For those of you who have been following the controversial developments in California’s Sacramento-San Joaquin Delta—and even for those of you who’ve never heard of it—the state last week released part of its plan to restore the delta ecosystem and also to provide more water for agriculture and urban areas in California.
The Bay Delta Conservation Plan, as detailed in this Associated Press article, calls for constructing two 35-mile-long tunnels to convey water from the north part of the delta to California farmland and cities. The delta is already providing water for about 25 million residents and about 3 million acres of crops. The water is currently pumped from the southern part of the delta; the new tunnels would replace the pumping system.

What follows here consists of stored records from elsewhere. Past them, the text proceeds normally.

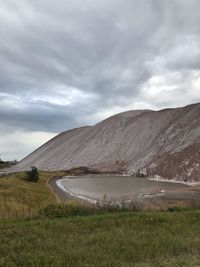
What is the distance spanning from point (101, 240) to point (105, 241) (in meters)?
0.23

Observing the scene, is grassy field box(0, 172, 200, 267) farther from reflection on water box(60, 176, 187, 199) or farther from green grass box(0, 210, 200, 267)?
reflection on water box(60, 176, 187, 199)

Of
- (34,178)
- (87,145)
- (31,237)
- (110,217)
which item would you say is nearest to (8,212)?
(110,217)

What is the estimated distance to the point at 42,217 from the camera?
59.4 ft

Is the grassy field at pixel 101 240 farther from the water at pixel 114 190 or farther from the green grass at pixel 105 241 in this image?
the water at pixel 114 190

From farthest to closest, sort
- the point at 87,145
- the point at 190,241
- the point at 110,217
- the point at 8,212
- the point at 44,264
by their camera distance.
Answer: the point at 87,145 → the point at 8,212 → the point at 110,217 → the point at 190,241 → the point at 44,264

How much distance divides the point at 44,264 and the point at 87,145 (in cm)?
11803

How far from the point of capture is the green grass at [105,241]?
34.2 ft

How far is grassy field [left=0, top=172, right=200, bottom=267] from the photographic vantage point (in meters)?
10.4

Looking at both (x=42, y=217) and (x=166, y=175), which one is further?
(x=166, y=175)

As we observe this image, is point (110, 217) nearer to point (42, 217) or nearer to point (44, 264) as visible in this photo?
point (42, 217)

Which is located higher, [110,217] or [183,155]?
[183,155]

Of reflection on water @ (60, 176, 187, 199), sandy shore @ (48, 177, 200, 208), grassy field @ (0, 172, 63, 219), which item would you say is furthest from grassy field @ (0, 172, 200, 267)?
reflection on water @ (60, 176, 187, 199)

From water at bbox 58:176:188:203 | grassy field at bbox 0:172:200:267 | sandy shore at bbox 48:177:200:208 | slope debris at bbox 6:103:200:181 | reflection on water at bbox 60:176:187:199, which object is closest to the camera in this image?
grassy field at bbox 0:172:200:267

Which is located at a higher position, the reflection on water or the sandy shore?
the reflection on water
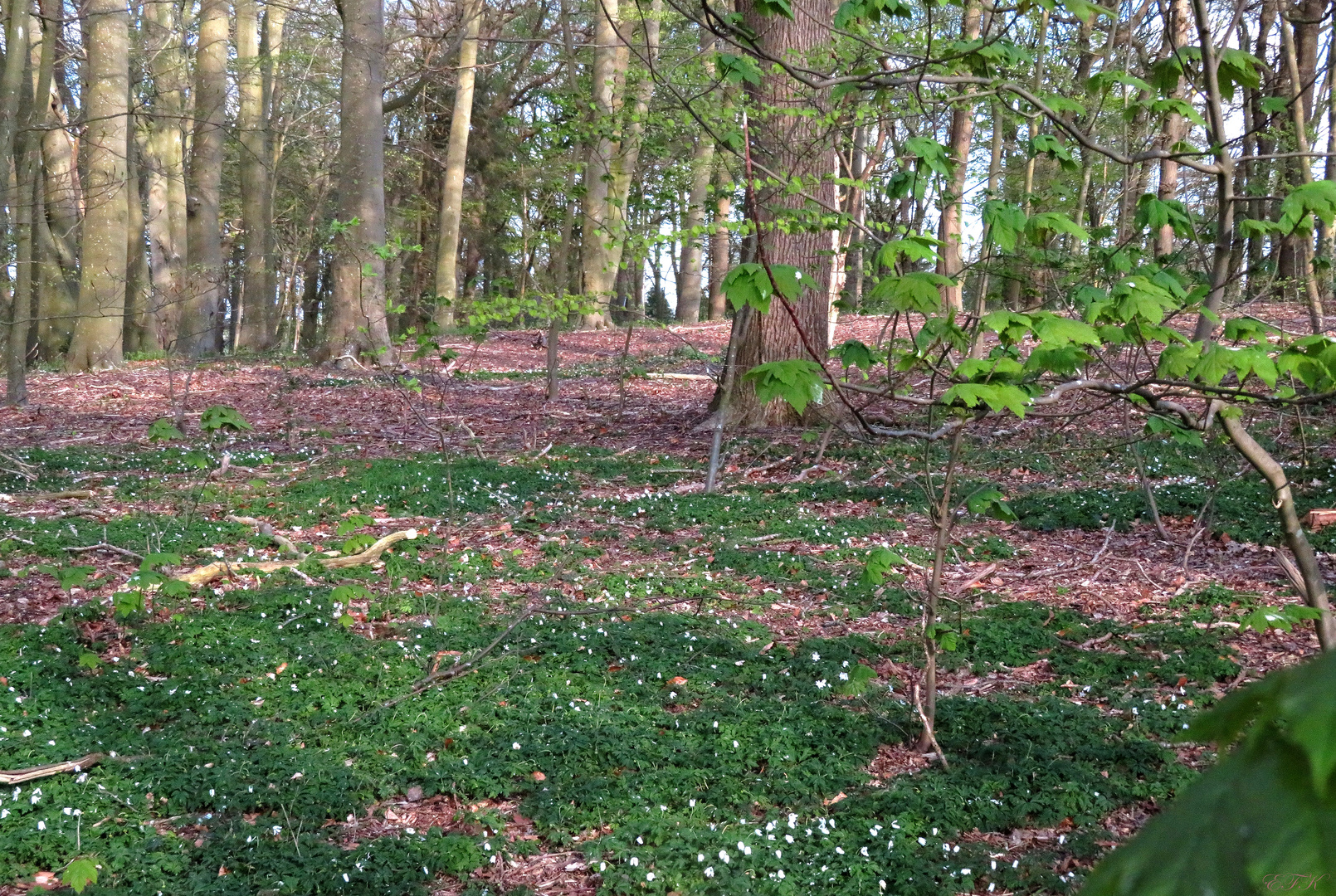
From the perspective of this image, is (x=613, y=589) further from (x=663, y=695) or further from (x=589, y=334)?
(x=589, y=334)

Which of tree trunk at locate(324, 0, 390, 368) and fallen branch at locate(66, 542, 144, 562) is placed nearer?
fallen branch at locate(66, 542, 144, 562)

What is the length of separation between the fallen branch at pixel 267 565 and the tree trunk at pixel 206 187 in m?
13.0

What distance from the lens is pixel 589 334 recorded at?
80.1 feet

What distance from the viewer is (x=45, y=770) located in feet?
13.3

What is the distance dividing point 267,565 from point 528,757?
320 centimetres

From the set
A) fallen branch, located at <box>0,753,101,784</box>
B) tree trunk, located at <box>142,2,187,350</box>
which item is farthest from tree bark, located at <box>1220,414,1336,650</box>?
tree trunk, located at <box>142,2,187,350</box>

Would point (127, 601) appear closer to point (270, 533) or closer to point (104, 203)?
point (270, 533)

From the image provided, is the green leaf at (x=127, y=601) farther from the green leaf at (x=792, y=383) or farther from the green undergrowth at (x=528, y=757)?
the green leaf at (x=792, y=383)

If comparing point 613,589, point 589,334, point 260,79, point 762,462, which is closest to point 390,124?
point 260,79

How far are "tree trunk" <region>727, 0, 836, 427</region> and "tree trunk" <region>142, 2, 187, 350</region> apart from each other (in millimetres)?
14609

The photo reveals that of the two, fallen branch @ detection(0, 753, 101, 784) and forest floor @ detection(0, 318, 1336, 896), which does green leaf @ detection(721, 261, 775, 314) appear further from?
fallen branch @ detection(0, 753, 101, 784)

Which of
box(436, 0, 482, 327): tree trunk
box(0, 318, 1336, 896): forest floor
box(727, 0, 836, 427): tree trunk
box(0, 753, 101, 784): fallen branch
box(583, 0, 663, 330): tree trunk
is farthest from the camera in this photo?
box(436, 0, 482, 327): tree trunk

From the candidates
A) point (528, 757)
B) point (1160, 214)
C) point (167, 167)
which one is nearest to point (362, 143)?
point (167, 167)

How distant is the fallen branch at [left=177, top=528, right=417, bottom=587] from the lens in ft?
21.0
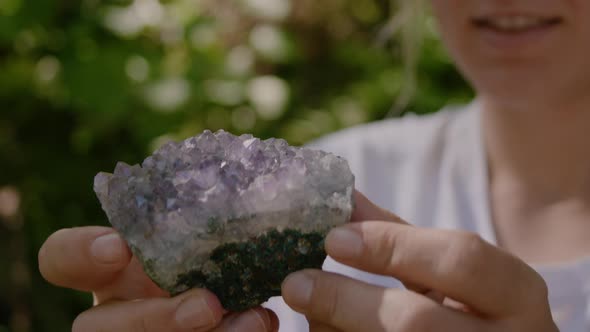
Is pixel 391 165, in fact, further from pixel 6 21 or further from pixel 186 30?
pixel 6 21

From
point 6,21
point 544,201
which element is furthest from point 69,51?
point 544,201

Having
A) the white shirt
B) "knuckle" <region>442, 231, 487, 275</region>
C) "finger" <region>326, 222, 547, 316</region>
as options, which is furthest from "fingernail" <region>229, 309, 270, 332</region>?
the white shirt

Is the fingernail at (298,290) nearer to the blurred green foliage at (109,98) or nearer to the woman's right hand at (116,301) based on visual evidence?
the woman's right hand at (116,301)

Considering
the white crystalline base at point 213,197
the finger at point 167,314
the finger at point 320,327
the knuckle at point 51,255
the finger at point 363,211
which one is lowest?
the finger at point 320,327

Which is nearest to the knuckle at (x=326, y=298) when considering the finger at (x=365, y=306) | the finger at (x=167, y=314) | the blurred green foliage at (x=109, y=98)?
the finger at (x=365, y=306)

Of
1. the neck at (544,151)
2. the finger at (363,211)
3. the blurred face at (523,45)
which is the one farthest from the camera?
the neck at (544,151)

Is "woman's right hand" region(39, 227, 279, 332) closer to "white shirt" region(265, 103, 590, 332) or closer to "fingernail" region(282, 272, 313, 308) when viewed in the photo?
"fingernail" region(282, 272, 313, 308)

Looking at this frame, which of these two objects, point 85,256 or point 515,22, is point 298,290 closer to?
point 85,256

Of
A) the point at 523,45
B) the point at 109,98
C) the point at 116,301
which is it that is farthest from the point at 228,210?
the point at 109,98
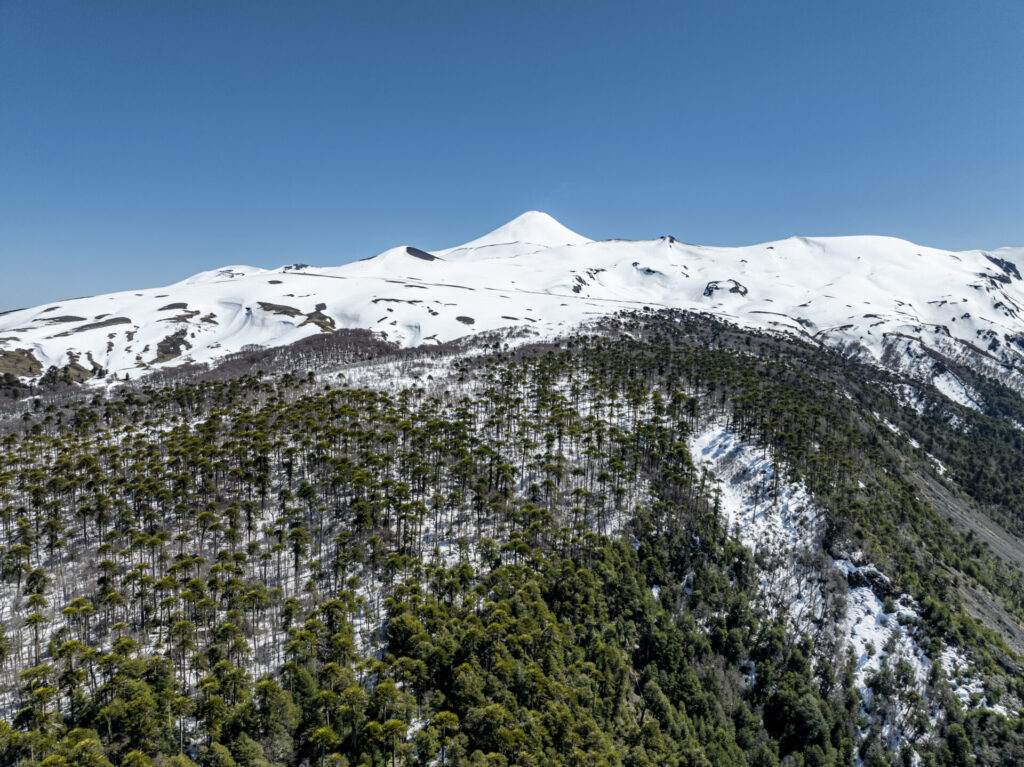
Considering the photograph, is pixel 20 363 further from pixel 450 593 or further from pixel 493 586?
pixel 493 586

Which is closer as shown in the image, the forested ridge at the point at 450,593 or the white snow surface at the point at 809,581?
the forested ridge at the point at 450,593

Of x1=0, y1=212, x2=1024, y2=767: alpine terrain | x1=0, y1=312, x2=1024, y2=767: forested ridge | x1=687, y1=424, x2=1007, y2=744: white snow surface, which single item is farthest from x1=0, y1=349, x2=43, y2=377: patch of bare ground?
x1=687, y1=424, x2=1007, y2=744: white snow surface

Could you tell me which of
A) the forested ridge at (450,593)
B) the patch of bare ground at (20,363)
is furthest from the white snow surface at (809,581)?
the patch of bare ground at (20,363)

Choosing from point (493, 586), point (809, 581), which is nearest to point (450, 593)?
point (493, 586)

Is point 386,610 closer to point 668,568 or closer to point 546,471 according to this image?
point 546,471

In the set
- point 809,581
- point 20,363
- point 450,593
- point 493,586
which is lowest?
point 809,581

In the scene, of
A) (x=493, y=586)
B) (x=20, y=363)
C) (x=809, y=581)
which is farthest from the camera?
(x=20, y=363)

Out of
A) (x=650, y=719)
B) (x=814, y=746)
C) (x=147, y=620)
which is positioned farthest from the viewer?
(x=814, y=746)

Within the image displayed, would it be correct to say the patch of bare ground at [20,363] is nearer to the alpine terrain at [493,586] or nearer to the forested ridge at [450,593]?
the alpine terrain at [493,586]

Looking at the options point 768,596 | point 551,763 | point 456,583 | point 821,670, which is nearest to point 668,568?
point 768,596
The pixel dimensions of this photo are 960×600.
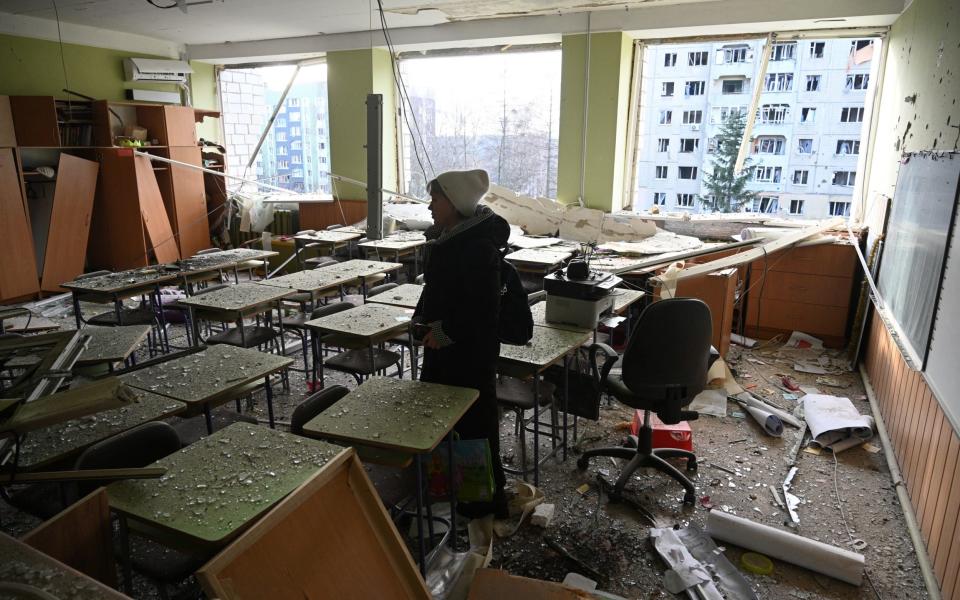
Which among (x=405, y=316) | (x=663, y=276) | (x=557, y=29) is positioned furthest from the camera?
(x=557, y=29)

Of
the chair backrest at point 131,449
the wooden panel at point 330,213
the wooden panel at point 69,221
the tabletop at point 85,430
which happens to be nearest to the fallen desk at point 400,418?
the chair backrest at point 131,449

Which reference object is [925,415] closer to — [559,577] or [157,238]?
[559,577]

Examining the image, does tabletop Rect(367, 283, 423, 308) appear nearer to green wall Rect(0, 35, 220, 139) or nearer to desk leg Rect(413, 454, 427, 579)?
desk leg Rect(413, 454, 427, 579)

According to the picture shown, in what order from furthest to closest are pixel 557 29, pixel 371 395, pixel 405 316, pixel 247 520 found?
pixel 557 29
pixel 405 316
pixel 371 395
pixel 247 520

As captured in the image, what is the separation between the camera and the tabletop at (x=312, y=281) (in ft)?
14.4

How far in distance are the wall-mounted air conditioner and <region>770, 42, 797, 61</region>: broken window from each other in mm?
7601

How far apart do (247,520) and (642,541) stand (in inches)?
73.8

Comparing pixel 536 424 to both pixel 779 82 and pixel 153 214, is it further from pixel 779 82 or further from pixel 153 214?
pixel 153 214

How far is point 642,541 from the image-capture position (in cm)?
274

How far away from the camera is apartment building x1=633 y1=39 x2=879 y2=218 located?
19.4ft

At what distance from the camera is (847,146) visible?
6.00m

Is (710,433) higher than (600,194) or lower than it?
lower

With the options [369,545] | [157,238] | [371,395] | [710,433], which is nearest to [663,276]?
[710,433]

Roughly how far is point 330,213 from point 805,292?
5850mm
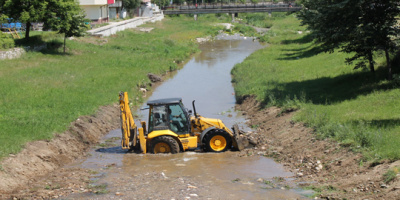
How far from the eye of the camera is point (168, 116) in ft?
61.2

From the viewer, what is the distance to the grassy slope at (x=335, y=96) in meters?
16.1

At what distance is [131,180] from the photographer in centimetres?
1523

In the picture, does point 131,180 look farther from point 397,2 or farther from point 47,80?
point 47,80

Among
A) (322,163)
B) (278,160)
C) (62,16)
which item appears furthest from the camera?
(62,16)

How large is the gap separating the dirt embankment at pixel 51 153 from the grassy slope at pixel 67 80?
0.38 meters

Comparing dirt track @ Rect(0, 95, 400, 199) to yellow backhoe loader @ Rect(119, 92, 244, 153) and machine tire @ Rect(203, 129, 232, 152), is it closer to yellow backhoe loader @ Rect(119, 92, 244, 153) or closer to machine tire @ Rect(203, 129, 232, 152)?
machine tire @ Rect(203, 129, 232, 152)

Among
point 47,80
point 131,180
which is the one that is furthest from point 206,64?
point 131,180

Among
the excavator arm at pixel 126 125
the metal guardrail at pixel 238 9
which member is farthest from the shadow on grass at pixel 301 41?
the excavator arm at pixel 126 125

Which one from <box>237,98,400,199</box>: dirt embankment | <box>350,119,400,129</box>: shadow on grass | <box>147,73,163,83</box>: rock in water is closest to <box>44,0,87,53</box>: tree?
<box>147,73,163,83</box>: rock in water

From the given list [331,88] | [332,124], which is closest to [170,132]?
[332,124]

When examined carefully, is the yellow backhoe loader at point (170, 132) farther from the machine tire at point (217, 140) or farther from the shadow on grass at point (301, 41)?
the shadow on grass at point (301, 41)

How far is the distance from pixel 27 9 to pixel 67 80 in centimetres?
1311

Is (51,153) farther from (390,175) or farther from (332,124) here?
(390,175)

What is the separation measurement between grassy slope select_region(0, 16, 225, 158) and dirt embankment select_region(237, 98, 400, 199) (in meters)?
8.20
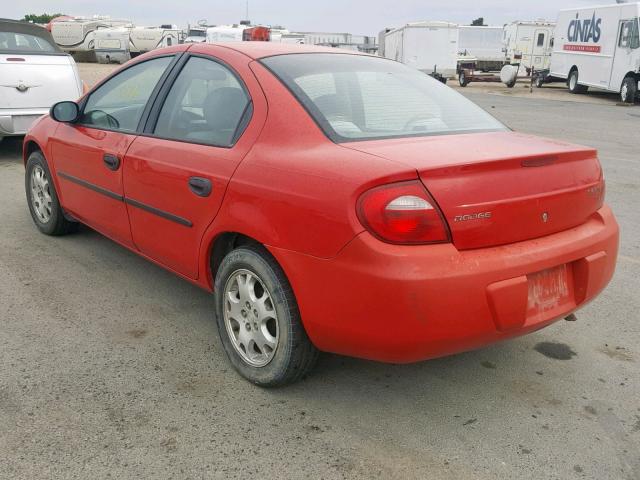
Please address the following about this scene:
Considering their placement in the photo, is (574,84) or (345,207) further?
(574,84)

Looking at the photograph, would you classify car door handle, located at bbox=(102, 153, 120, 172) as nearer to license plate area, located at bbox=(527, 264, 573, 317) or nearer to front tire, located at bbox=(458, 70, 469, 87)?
license plate area, located at bbox=(527, 264, 573, 317)

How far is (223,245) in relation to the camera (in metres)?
3.13

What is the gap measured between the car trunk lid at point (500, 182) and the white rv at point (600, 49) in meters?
18.6

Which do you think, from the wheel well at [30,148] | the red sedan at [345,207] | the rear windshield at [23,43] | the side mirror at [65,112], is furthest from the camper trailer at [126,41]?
the red sedan at [345,207]

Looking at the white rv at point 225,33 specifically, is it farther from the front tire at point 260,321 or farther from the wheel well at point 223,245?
the front tire at point 260,321

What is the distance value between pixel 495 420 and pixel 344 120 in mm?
1470

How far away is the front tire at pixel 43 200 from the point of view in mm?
4902

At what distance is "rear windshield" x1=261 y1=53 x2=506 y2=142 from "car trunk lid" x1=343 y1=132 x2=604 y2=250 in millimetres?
165

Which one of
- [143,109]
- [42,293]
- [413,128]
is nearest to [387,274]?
[413,128]

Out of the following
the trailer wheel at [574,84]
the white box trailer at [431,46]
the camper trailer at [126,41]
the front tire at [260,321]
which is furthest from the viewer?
the camper trailer at [126,41]

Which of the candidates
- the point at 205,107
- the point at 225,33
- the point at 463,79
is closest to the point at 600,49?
the point at 463,79

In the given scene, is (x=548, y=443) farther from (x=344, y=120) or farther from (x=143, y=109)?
(x=143, y=109)

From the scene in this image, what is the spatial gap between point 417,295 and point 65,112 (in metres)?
3.00

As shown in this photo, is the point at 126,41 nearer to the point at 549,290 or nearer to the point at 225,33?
the point at 225,33
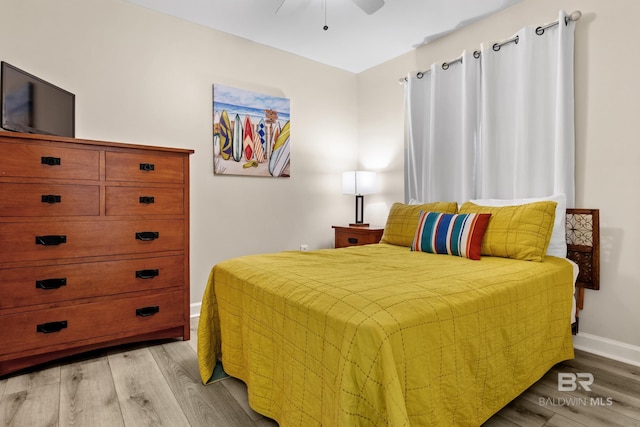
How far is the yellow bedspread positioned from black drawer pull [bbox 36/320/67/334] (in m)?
0.86

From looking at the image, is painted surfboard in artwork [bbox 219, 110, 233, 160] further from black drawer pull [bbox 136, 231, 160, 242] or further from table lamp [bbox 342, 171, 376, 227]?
table lamp [bbox 342, 171, 376, 227]

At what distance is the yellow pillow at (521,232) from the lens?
2.05 m

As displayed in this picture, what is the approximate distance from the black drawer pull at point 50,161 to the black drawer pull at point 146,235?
602mm

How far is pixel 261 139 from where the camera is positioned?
3457 mm

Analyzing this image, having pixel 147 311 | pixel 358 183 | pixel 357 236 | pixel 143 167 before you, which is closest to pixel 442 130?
pixel 358 183

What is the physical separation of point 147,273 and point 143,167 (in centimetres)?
70

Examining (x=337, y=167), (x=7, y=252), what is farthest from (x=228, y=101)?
(x=7, y=252)

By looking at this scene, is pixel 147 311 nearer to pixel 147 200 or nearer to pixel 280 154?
pixel 147 200

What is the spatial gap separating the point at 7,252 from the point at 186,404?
130 cm

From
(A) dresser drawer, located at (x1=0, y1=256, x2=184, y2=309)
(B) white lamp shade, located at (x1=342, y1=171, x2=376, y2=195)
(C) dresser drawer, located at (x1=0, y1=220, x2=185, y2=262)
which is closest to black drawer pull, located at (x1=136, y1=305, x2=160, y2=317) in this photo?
(A) dresser drawer, located at (x1=0, y1=256, x2=184, y2=309)

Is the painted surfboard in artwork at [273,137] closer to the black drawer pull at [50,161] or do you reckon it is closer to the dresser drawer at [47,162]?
the dresser drawer at [47,162]

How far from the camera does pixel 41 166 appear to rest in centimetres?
205

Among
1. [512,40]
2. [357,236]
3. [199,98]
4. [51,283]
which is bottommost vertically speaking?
[51,283]

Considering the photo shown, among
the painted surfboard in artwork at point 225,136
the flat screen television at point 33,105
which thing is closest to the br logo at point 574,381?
the painted surfboard in artwork at point 225,136
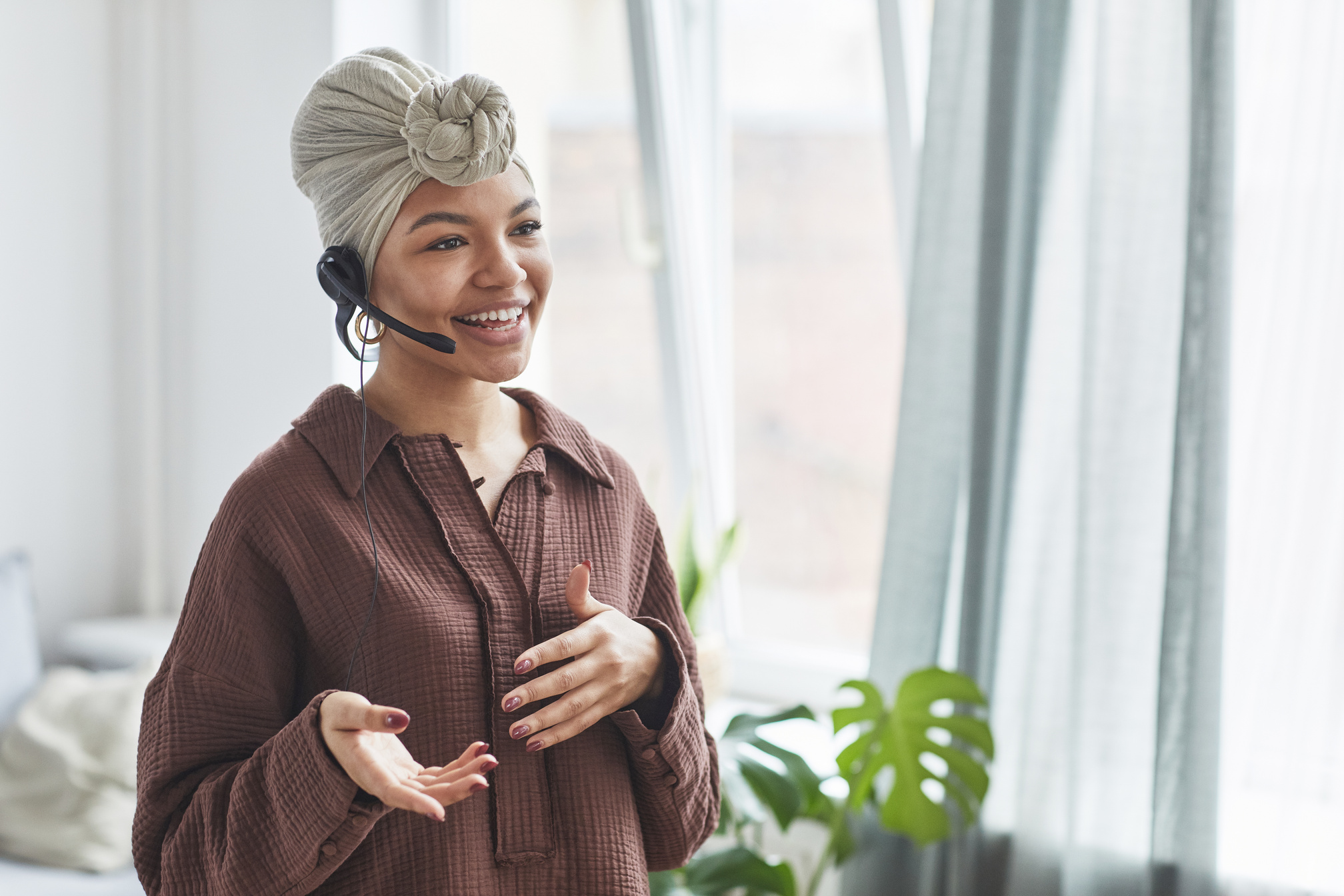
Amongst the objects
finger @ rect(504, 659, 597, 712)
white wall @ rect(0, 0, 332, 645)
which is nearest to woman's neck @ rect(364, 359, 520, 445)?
finger @ rect(504, 659, 597, 712)

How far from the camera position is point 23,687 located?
7.47ft

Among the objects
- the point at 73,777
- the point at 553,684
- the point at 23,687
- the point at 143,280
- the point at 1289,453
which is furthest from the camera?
the point at 143,280

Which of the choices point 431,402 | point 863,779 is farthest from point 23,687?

One goal of the project is to restore fish species within the delta’s ecosystem. Fish, including salmon, get caught in the pumps and killed. The tunnels, on the other hand, would take their water from different area in the north, and there would be other safeguards in place—fish screens, for example—to further protect them. New areas of fish habitat would also be created under the plan. Planners say the combination—the tunnels and the new habitat—will also offer protection from levee failures. (For more on the area’s levees—specifically, a debate over whether they should be vegetated—see this article from Erosion Control.)
Already some environmental groups and water agencies are opposing the plan—some saying it’s too experimental and asking that the tunnels not be built at all, and others arguing a single tunnel would provide enough water more affordably. The cost of the tunnels as currently planned is $14 billion for construction and $5.8 to operate for 50 years; these costs are part of an overall $23 billion planned restoration project.